Annick Geille est écrivain, critique littéraire et journaliste. Elle rédige une rubrique mensuelle pour le journal Service Littéraire et dirige la Sélection en ligne du Salon littéraire. Elle vient de publier son onzième roman, Rien que la mer, aux éditions La Grande Ourse.

Alice Munro. Extrait de : Rien que la vie


EXTRAIT >

 

Vue sur le lac

 

Une femme va chez son médecin faire renouveler une ordonnance. Mais la praticienne n’est pas là. C’est son jour de congé. De fait, la femme s’est trompée de jour, elle a confondu lundi et mardi.

C’est précisément ce dont elle souhaitait parler au médecin, en plus de faire renouveler l’ordonnance. Elle s’est demandé si elle ne perdait pas un peu la tête.

« Vous voulez rire ? pensait-elle entendre de la bouche du médecin. Vous qui êtes un cerveau. Vous êtes la dernière personne qui devrait se poser ce genre de questions. »

(Ce n’est pas que le médecin la connaisse si bien, mais elles ont des amis communs.)

Cependant, la secrétaire du cabinet l’appelle au téléphone un jour plus tard pour dire que l’ordonnance est prête et qu’un rendez-vous a été pris pour elle – elle s’appelle Nancy – avec un spécialiste qui testera le fonctionnement de son esprit.

Ce n’est pas l’esprit. Seulement la mémoire.

Si vous voulez. Le spécialiste s’occupe des personnes âgées. C’est cela, oui. Des personnes âgées qui ont perdu la boule. La secrétaire éclate de rire. Enfin, quelqu’un qui rit.

Elle dit que le spécialiste a son cabinet dans la bourgade d’Hyman, à une trentaine de kilomètres de l’endroit où vit Nancy.
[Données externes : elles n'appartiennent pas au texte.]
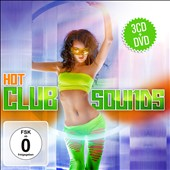 Various Artists: Hot Club Tracks [CD/DVD] [Box]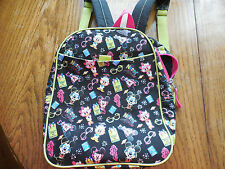 Disney Mickey Minnie Mouse ducks Nerd R cute, Brains Are Beautiful MINIBackpack
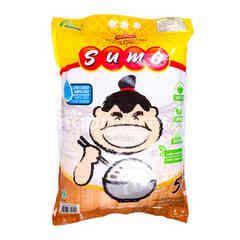 Sumo Premium Quality Rice
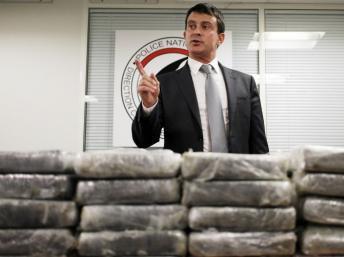 France: saisie record de cocaïne à l'aéroport de Roissy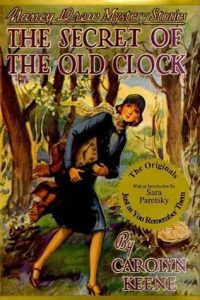The Secret of the Old Clock  <small>(Nancy Drew #1)</small> torrent downlaod
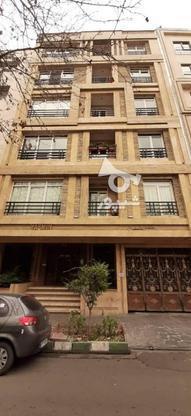 فروش آپارتمان 200 متر در یوسف آباد در گروه خرید و فروش املاک در تهران در شیپور-عکس4
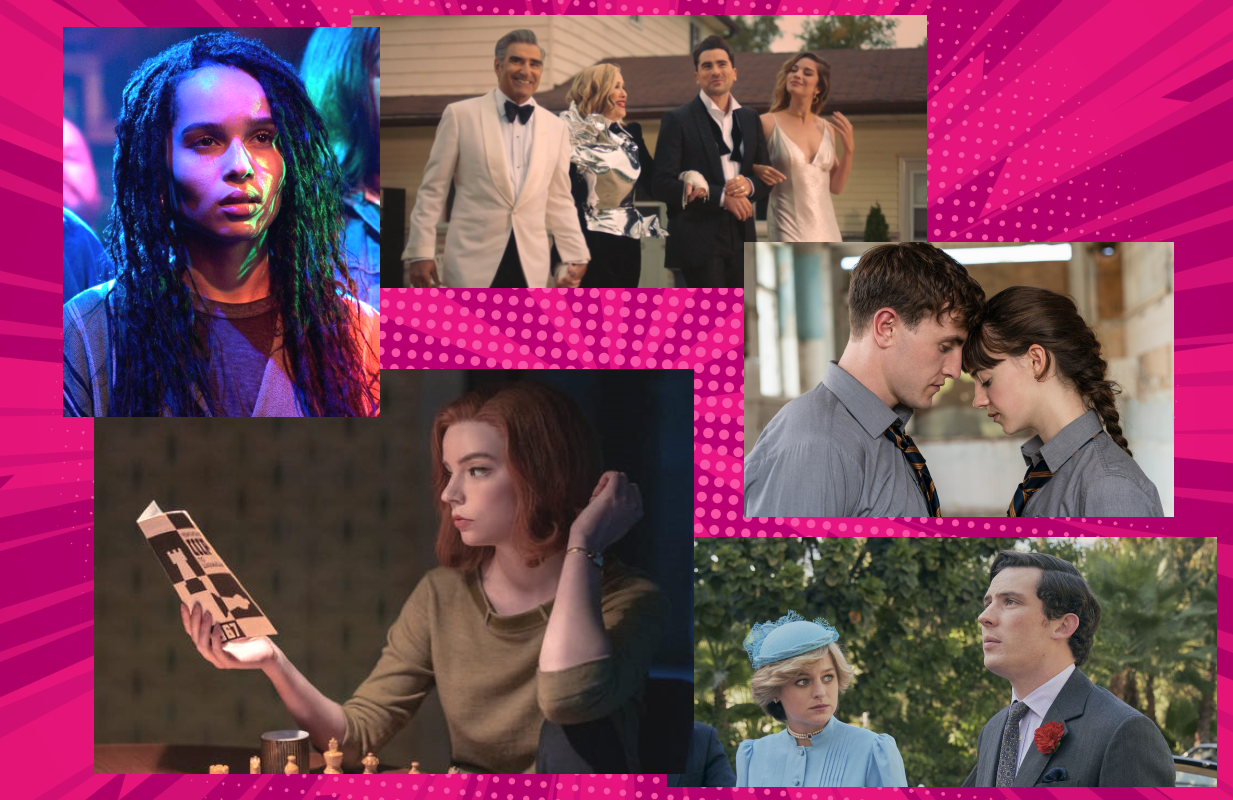 Photos: Hulu, CBC/Pop, Netflix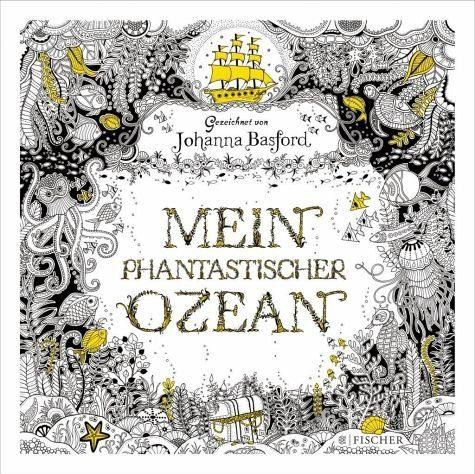 Broschiertes Buch »Mein phantastischer Ozean«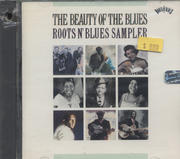 The Beauty of the Blues: Roots N' Blues Sampler CD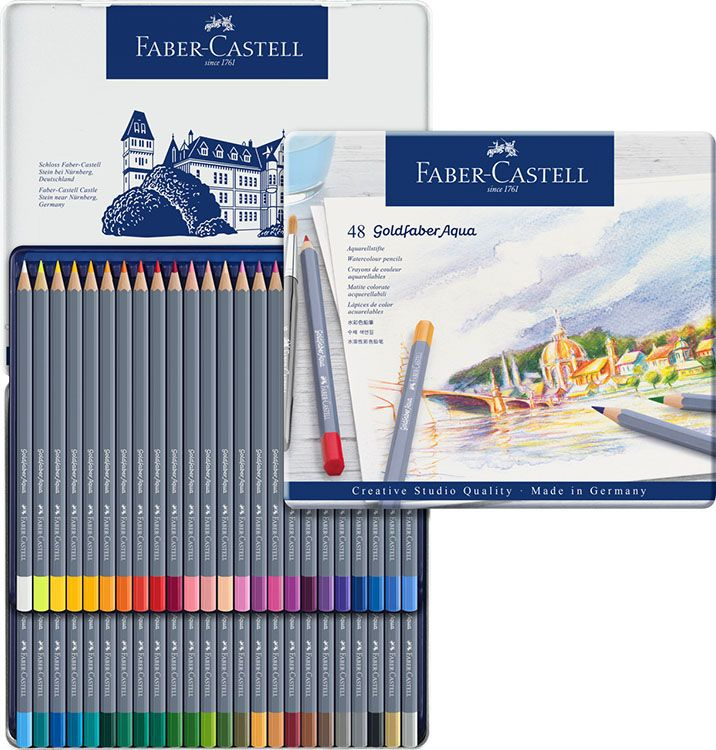 Faber Castell Goldfaber Tin Of 48 Aqua Watercolor Pencils Faber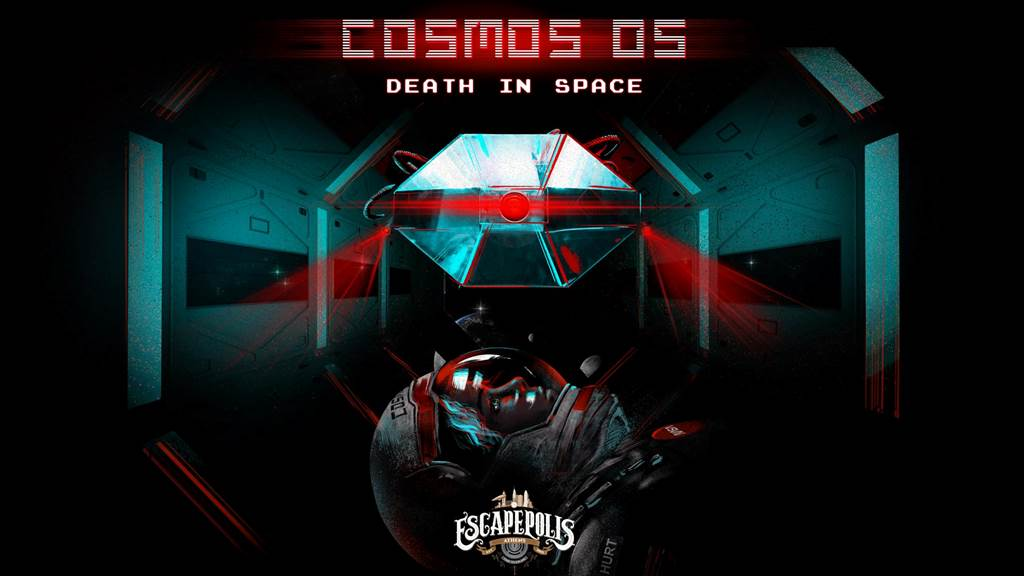 COSMOS 05 Death in Space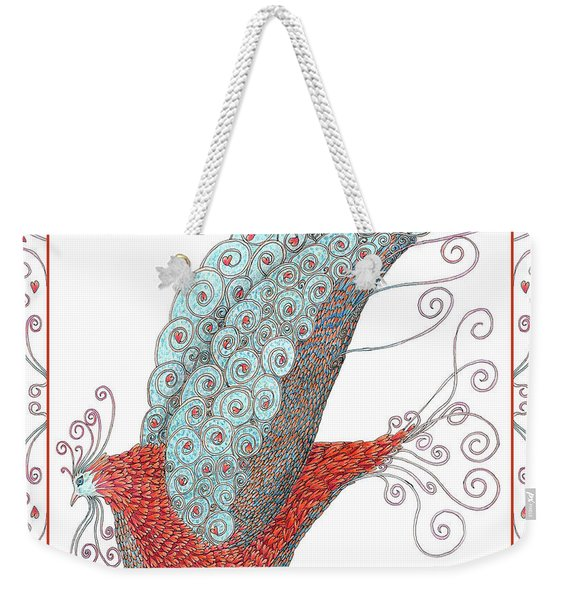 Simon Lovey The Exotic Bird With Border Weekender Tote Bag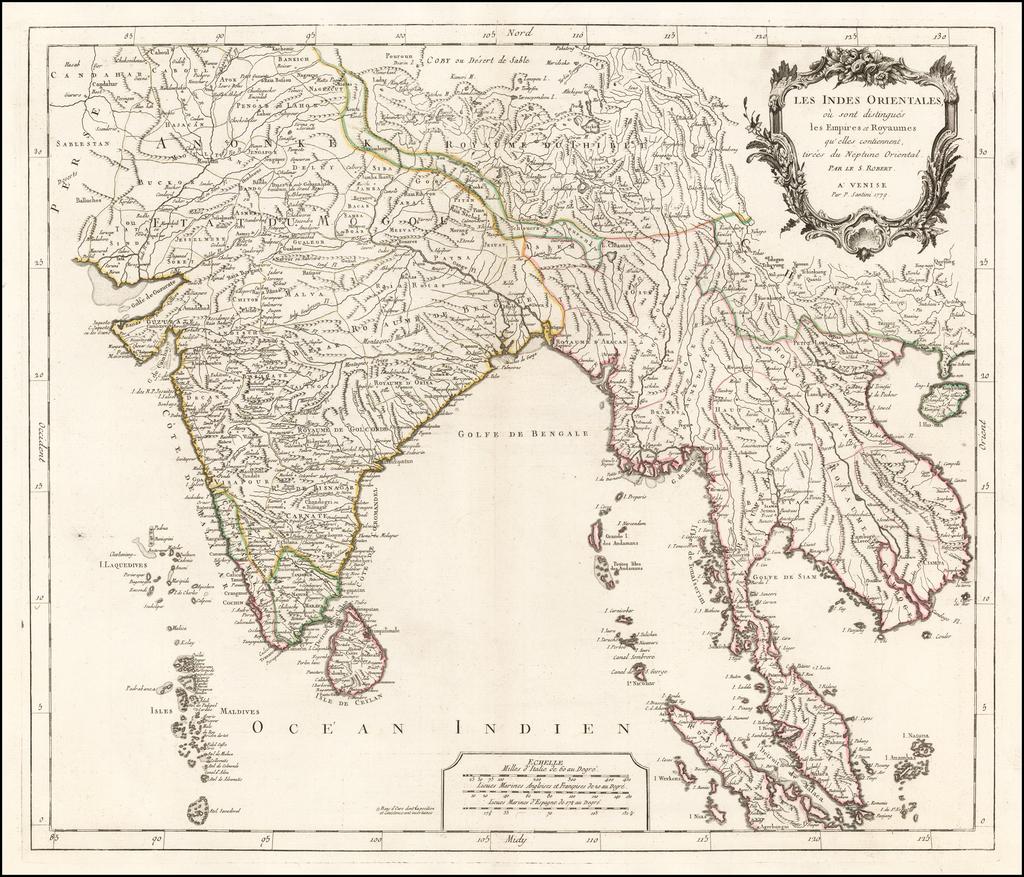 Les Indes Orientales, ou sont distingues les Empires et Royaumes qu'elles contiennent, tirees du Neptune Oriental . . . 1779  By Paolo Santini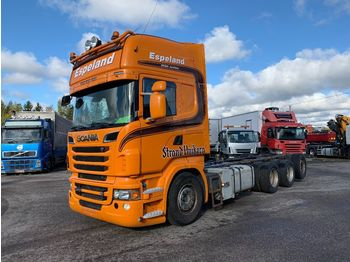 Cab chassis truck SCANIA R620 8x4*4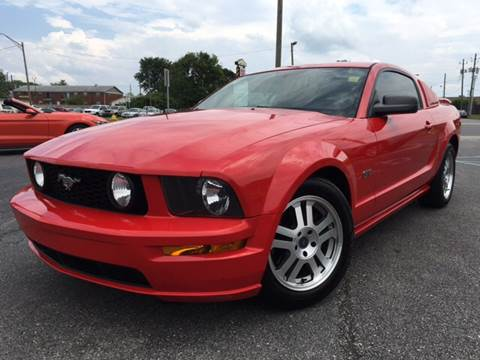 2005 Ford Mustang for sale in Indianapolis, IN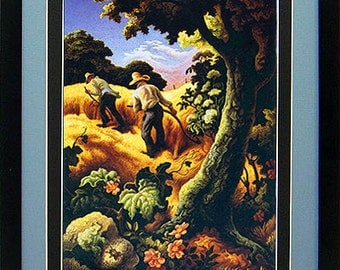 Thomas Hart Benton July Hay Art Print Custom Framed A+ Quality
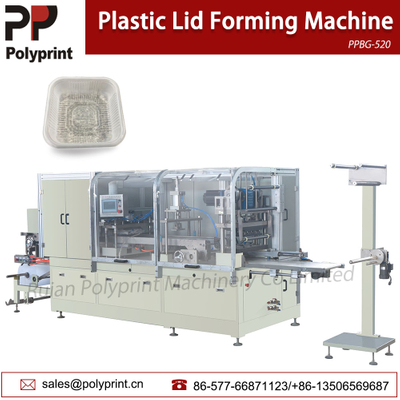 Automatic Disposable Food Container Egg Tray Plastic Cup Lid Thermoforming Machine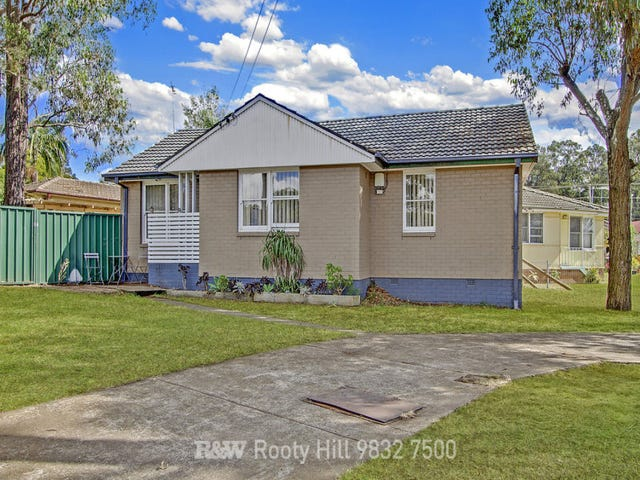 8 Waitaki Street, Lethbridge Park, NSW 2770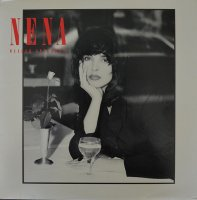 Nena /  Wunder Gescheh'n(LP)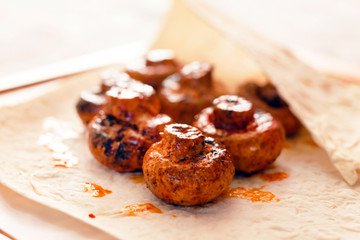 grilled mushrooms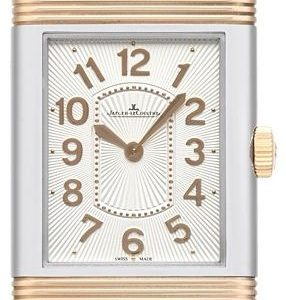 Jaeger Lecoultre Grande Reverso Lady Ultra Thin 18-Carat Pink Gold/Stainless Steel 3204422 Kello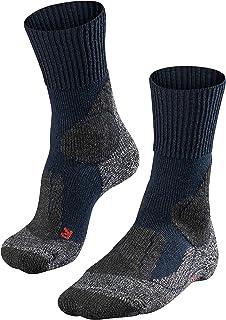 Calcetines de Acampada y Senderismo para Mujer, tamaño 39-40, Color Asfalto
« Mon Dieu, un spécialiste du mariage », dit Nancy. La secrétaire ne comprend pas : « Pardon ?

— Non, rien, j’y serai. »

C’est un phénomène qui a commencé il y a quelques années et s’est répandu. Les spécialistes sont disséminés un peu partout dans la région. Le scanner est dans une ville et le cancérologue dans une autre, le pneumologue dans une troisième et ainsi de suite. C’est censé vous éviter le long voyage jusqu’à l’hôpital de la ville, mais cela risque de durer aussi longtemps, parce que ces bourgades ne possèdent pas toutes un hôpital et qu’une fois sur place il faut dénicher l’endroit où le médecin exerce.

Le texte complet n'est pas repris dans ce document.